Contre-projet Avanti
Bricolage sans vision

Des trois objets soumis au peuple helvétique le 8 février prochain, le contre-projet Avanti est le plus passionnel. Les opposants font preuve d’une pugnacité qui vire parfois à l’agressivité. Les partisans, à l’image du conseiller fédéral Moritz Leuenberger, témoignent d’une prudence étonnante. Le sujet est pourtant capital, car il en va de notre politique des transports dans les trois prochaines décennies.
Le contre-projet Avanti est le pur produit de notre système politique. Réponse à une initiative populaire, il a été façonné, paqueté et ficelé pour séduire largement, au point d’en perdre sa clarté et sa cohérence. Rassemblés dans un triopack digne du supermarché, les objets de ce contre-projet – autoroutes, agglomération, tunnel du Gothard – tiennent d’un indigeste millefeuille législatif.
Laborieusement élaboré par les Chambres fédérales, il reprend partiellement une initiative des milieux routiers. Avec deux «bonus». La création d’un fonds indépendant qui permet aux partisans de l’initiative de soustraire une partie des ressources routières à la rigueur budgétaire, dont ils sont pourtant les chantres coutumiers. Autre ajout, appât pour l’électorat écologiste, une promesse de 7 milliards pour l’amélioration des transports publics et privés dans les zones urbaines. Considérée comme telle, cette manne apparaît comme inespérée. Mais le flou règne en maître, surtout pour les régions périphériques qui n’en verront pas la couleur…
Quant au percement d’un deuxième du tunnel du Gothard, il focalise toutes les oppositions. En flagrante contradiction avec l’article sur la protection des Alpes, il ne serait plus soumis aux restrictions constitutionnelles. C’est donner beaucoup de responsabilité aux Chambres pour un projet capital.

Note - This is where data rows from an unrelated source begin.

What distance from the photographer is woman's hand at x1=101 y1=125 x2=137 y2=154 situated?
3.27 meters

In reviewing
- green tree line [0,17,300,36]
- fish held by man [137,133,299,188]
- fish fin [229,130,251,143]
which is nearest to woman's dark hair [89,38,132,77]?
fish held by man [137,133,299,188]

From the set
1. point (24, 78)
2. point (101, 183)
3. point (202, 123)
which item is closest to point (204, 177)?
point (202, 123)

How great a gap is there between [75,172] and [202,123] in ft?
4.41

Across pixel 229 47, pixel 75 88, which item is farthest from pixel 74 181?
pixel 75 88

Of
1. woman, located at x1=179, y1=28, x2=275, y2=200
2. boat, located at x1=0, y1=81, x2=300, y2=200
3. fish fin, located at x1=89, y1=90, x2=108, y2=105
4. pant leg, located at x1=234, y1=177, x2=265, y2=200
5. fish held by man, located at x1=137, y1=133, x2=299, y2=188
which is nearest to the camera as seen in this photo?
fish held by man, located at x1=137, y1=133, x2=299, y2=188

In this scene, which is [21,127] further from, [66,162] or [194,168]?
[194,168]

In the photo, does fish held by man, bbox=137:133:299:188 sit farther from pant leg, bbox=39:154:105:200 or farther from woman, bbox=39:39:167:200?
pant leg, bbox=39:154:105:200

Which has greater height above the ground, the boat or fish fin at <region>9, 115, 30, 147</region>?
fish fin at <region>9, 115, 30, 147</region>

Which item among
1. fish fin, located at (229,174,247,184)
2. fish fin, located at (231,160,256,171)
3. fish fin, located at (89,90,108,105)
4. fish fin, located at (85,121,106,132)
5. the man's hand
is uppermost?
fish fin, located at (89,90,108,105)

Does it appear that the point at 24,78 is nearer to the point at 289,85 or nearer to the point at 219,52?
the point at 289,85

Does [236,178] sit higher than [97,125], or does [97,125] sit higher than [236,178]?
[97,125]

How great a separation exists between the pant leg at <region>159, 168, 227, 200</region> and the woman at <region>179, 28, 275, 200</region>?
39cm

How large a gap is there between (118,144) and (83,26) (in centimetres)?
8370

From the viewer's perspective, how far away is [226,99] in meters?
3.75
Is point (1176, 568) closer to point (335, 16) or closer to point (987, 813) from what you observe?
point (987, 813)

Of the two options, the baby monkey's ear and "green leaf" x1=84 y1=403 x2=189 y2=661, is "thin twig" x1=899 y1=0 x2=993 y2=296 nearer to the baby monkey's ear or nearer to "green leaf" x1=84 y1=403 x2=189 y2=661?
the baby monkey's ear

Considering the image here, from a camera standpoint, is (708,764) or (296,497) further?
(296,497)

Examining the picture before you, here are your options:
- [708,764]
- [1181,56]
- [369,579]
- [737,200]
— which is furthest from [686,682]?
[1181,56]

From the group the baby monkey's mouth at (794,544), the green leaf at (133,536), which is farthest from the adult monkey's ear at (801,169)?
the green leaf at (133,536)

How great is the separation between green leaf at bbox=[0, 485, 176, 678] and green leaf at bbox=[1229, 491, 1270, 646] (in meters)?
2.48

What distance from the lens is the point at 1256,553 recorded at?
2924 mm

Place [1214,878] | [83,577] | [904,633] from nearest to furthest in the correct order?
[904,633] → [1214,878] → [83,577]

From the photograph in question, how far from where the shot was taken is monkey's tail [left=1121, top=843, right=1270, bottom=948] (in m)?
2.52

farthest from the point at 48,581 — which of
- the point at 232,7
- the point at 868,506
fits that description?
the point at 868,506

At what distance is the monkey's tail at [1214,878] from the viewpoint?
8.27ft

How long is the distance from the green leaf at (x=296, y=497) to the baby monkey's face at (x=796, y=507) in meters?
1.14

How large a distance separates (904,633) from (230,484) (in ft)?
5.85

Sur le papier, l’affaire a donc les allures d’une vision globale, d’une nouvelle philosophie des transports helvétiques. Dans le détail – et on ne parle pas du financement contesté de 30 milliards – il s’agit d’une douteuse construction législative, qui ne répond pas aux exigences présentes. Elargir sans discernement le réseau routier tient de la fuite en avant. Avant de jeter les milliards dans le goudron et le béton, notre société doit repenser fondamentalement sa politique des transports. Il s’agit de remettre chacun des sujets sur le métier, en y conservant les avancées dignes d’une vision à long terme.